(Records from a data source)

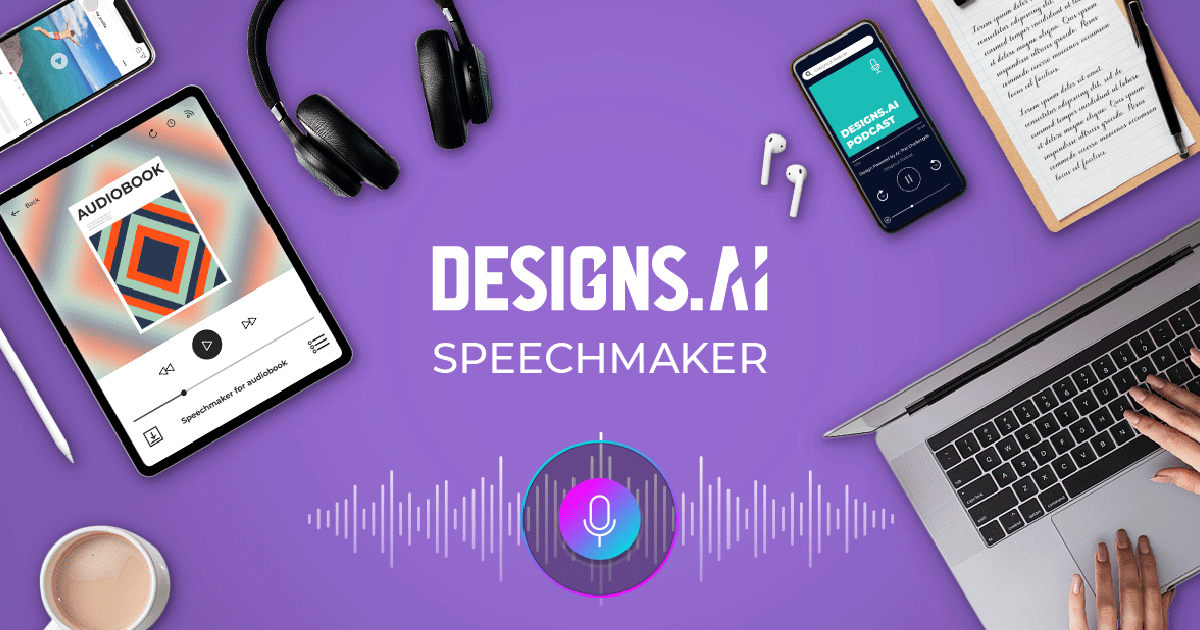 A text-to-speech tool Designs.ai Speechmaker.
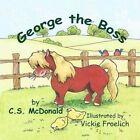 George the Boss by C S McDonald (Paperback / softback, 2014)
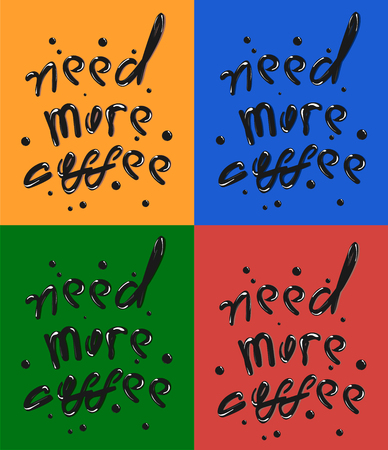Hand draw phrase of Need More Coffee. Black inscription on red, green, orange, blue background. Quote typography on white background. Vector illustration lettering for card, cafe poster, menu, coffee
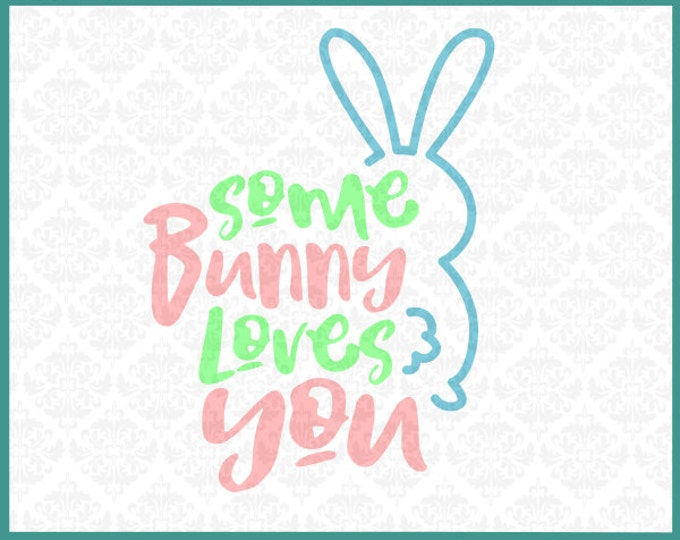 CLN0195 Some Bunny Loves You Easter Rabbit Cotton Tail SVG DXF Ai Eps PNG Vector Instant Download Commercial Cut File Cricut Silhouette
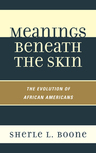 link and cover image for the book Meanings Beneath the Skin: The Evolution of African-Americans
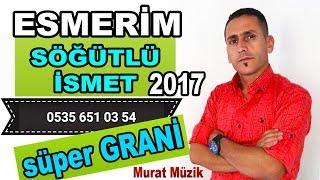 Download Süper Grani ve Esmerim 2017 Sögütlü ismet 2017 Video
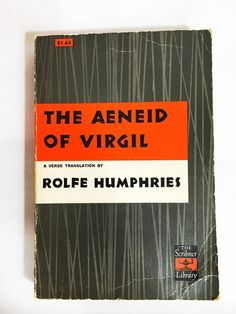 The Aeneid of Virgil. Paperback book in VG condition! Rolfe Humphries. Vintage Paperback. Supernatural stories.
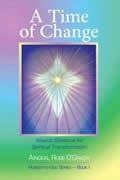 Time of Change Akashic Guidance for Spiritual Transformation
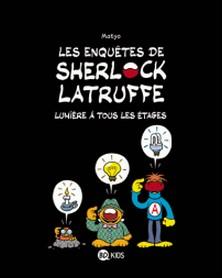 Sherlock Latruffe, T02 - Lumière à tous les étages-Matyo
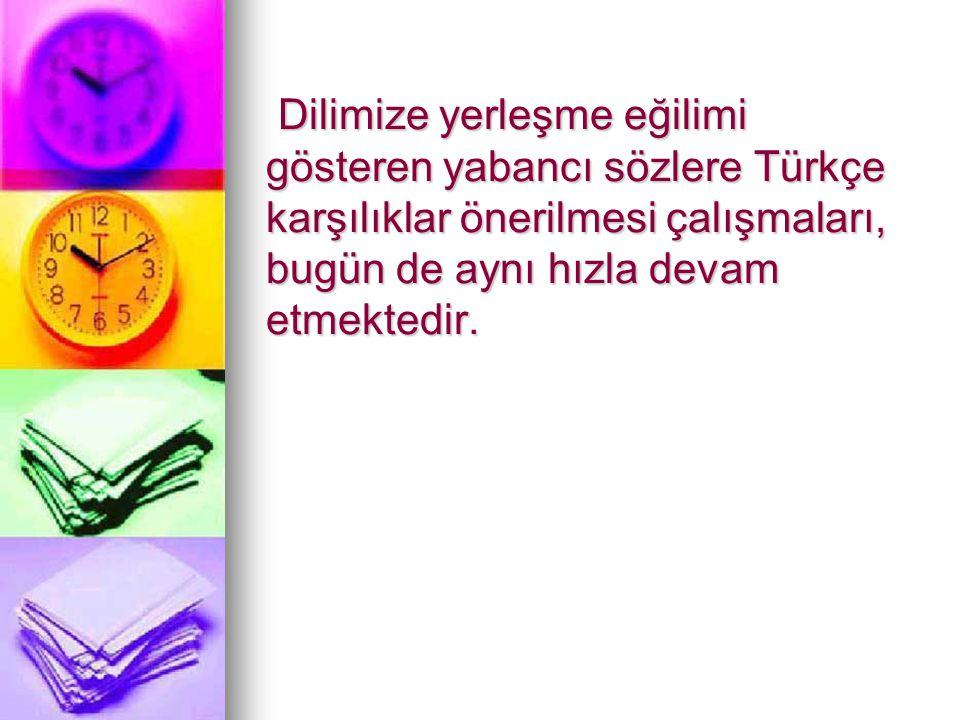 Dilimize yerleşme eğilimi gösteren yabancı sözlere Türkçe karşılıklar önerilmesi çalışmaları, bugün de aynı hızla devam etmektedir.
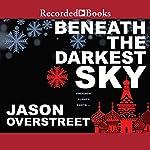 Beneath the Darkest Sky | Jason Overstreet
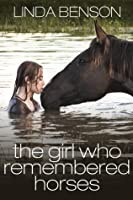 The Girl Who Remembered Horses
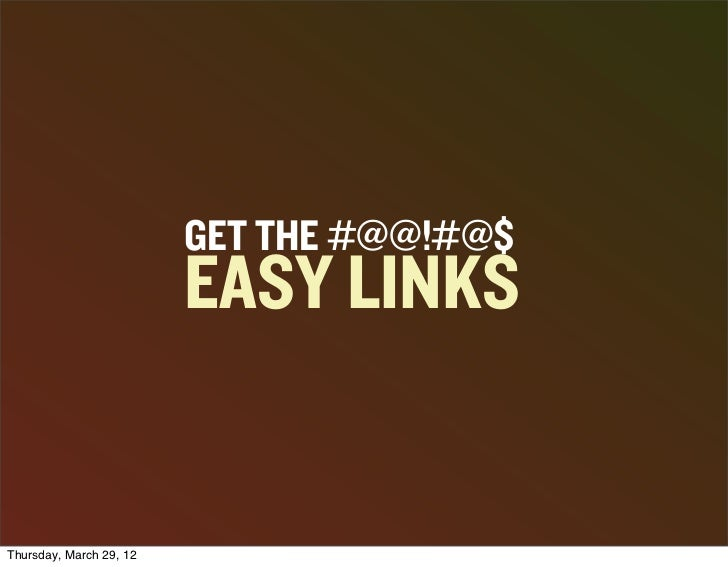 GET THE #@@!#@$                         EASY LINKSThursday, March 29, 12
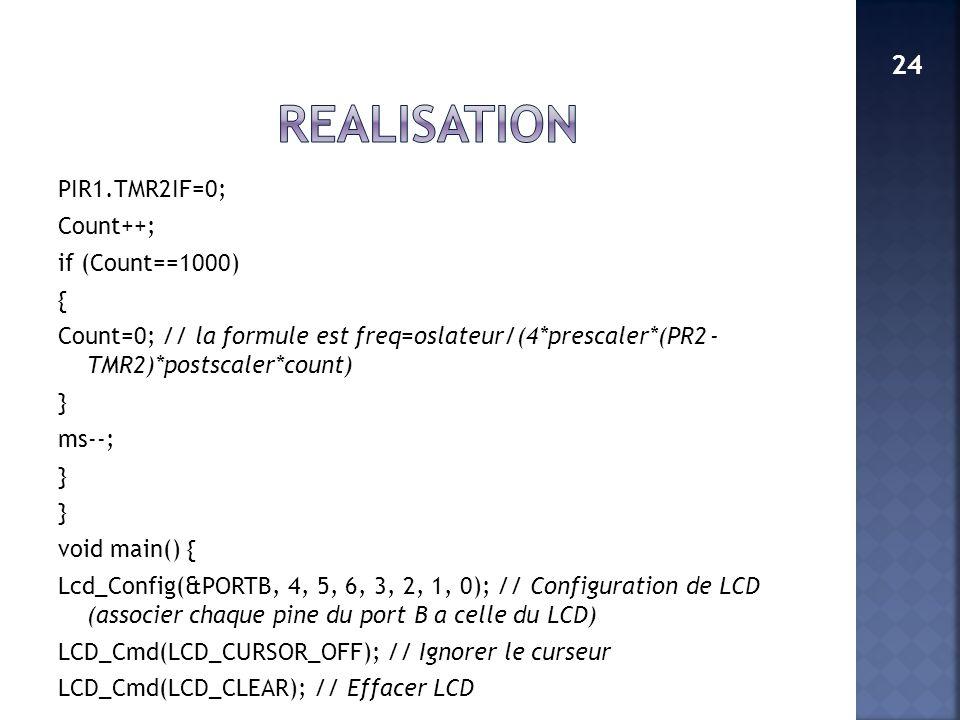 PIR1.TMR2IF=0; Count++; if (Count==1000) { Count=0; // la formule est freq=oslateur/(4*prescaler*(PR2 - TMR2)*postscaler*count) } ms--; } void main()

WORK INSTRUCTION =
Without including any picture, print all of the entries above exactly.

EXERCISE ANSWER =
 A text-to-speech tool Designs.ai Speechmaker.
 George the Boss by C S McDonald (Paperback / softback, 2014)
Hand draw phrase of Need More Coffee. Black inscription on red, green, orange, blue background. Quote typography on white background. Vector illustration lettering for card, cafe poster, menu, coffee
 CLN0195 Some Bunny Loves You Easter Rabbit Cotton Tail SVG DXF Ai Eps PNG Vector Instant Download Commercial Cut File Cricut Silhouette
 link and cover image for the book Meanings Beneath the Skin: The Evolution of African-Americans
 Download Süper Grani ve Esmerim 2017 Sögütlü ismet 2017 Video
 The Aeneid of Virgil. Paperback book in VG condition! Rolfe Humphries. Vintage Paperback. Supernatural stories.
 Time of Change Akashic Guidance for Spiritual Transformation
 Sherlock Latruffe, T02 - Lumière à tous les étages-Matyo
 Dilimize yerleşme eğilimi gösteren yabancı sözlere Türkçe karşılıklar önerilmesi çalışmaları, bugün de aynı hızla devam etmektedir.
 Beneath the Darkest Sky | Jason Overstreet
 The Girl Who Remembered Horses
 GET THE #@@!#@$                         EASY LINKSThursday, March 29, 12
 PIR1.TMR2IF=0; Count++; if (Count==1000) { Count=0; // la formule est freq=oslateur/(4*prescaler*(PR2 - TMR2)*postscaler*count) } ms--; } void main()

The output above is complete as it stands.